La forza del primo Secret of Mana era, supportati dal multitap, quella di poter gestire un party da tre guerrieri, se possiamo così definirli, affiancando a Randi anche un folletto e una fanciulla, dotati entrambi di armi e abilità ben specifiche: in questa nostra prima prova, che si è interrotta dinanzi a un boss dopo esser sprofondati nel sottosuolo di un villaggio, non ci ha permesso di arrivare così avanti nell’avventura e godere di un party allargato, ma in ogni caso, ribadiamo, il feeling con Randi è stato positivo e molto simile a quello di cui potevamo godere già vent’anni fa. Passando, però, allo stile col quale Secret of Mana è stato riproposto possiamo confermare di aver visto dinanzi a noi la stessa fantasia e gli stessi colori che ci colpirono negli anni Novanta: la pixel art è stata completamente abbandonata, per dare libero sfoggio a un modus operandi diverso, ma non per questo da condannare, anzi. I personaggi seguono lo stile del super deformed, ma non stonano in un ambiente che fa dei colori pesantemente accesi la sua forza.

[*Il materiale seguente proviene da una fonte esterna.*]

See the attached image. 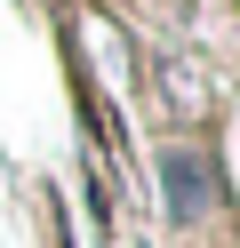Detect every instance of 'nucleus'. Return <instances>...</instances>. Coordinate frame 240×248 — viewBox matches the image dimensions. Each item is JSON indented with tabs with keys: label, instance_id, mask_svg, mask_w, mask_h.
<instances>
[{
	"label": "nucleus",
	"instance_id": "1",
	"mask_svg": "<svg viewBox=\"0 0 240 248\" xmlns=\"http://www.w3.org/2000/svg\"><path fill=\"white\" fill-rule=\"evenodd\" d=\"M160 192H168V216H176V224H200V216L216 208V176H208V160L192 144H168V152H160Z\"/></svg>",
	"mask_w": 240,
	"mask_h": 248
}]
</instances>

– Resta il fascino di un tempo

– Il battle system si mantiene moderno

Secret of Mana ebbe un successo indiscusso per la produzione videoludica degli anni Novanta. Ritrovarlo adesso, con più di vent’anni sulle spalle, è un piacere per chi ne ha goduto all’epoca e potrà rituffarsi in quest’esperienza nostalgica, ma sarà, come sempre, anche un modo in più per i giovanissimi di andare a scoprire la storia del videogioco. Che poi tale operazione possa spianare la strada ad altri titoli di quell’epoca ce lo auguriamo tutti. Avete forse detto Chrono Trigger?